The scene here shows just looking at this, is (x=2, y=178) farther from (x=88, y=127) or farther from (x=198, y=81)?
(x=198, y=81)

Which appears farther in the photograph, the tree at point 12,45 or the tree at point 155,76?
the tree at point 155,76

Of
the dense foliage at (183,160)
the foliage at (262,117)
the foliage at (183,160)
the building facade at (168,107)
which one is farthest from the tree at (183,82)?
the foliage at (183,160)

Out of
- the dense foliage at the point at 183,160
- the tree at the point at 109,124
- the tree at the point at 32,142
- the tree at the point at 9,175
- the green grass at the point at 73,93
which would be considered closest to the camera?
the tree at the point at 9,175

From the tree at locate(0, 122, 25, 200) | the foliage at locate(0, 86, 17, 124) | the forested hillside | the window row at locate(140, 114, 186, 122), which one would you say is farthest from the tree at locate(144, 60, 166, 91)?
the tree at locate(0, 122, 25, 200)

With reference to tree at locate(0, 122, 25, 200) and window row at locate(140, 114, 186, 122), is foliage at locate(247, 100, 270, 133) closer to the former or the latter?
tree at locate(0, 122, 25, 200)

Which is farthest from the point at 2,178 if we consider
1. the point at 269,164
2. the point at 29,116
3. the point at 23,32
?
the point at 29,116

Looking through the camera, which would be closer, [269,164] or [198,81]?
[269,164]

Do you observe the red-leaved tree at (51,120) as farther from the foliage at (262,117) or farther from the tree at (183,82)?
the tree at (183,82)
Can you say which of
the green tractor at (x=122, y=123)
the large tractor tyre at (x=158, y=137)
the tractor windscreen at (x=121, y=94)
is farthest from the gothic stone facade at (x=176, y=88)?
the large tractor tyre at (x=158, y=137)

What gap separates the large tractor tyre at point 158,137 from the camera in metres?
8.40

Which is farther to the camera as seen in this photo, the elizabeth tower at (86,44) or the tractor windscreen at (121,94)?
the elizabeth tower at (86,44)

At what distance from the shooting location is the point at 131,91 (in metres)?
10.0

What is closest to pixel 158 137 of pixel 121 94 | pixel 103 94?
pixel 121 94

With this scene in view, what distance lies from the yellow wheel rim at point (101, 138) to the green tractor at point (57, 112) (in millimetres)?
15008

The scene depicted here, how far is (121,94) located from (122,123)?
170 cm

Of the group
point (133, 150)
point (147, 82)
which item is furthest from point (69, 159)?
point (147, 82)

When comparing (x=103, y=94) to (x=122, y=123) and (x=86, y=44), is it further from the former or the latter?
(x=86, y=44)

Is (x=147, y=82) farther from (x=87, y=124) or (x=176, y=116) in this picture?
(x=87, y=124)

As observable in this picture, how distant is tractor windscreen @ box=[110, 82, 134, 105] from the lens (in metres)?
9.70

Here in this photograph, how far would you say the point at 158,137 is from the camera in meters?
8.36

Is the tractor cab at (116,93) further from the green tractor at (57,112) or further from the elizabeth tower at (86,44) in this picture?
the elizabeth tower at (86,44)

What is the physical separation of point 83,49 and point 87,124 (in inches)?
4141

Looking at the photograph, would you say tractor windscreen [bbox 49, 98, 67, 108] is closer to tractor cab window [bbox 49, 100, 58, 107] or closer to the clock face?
---
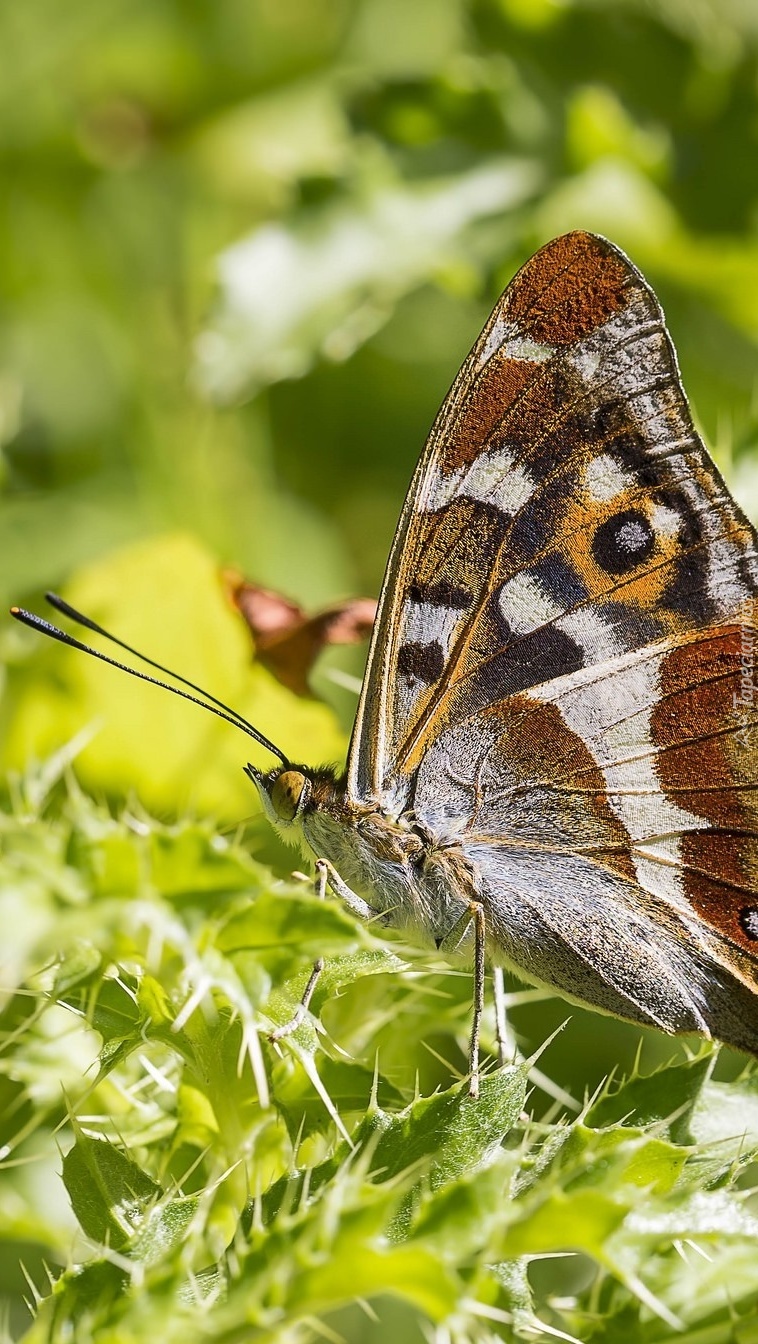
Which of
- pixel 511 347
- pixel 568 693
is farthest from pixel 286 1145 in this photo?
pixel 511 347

• TASK
Pick out every line in the items above that contains the word "further", and copy each of those lines in full.

• COMPLETED TASK
When comparing (x=103, y=94) to (x=122, y=123) and (x=86, y=44), is it further from the former or the latter?
Is the tractor cab at (116,93) further from the green tractor at (57,112) or further from the elizabeth tower at (86,44) in this picture?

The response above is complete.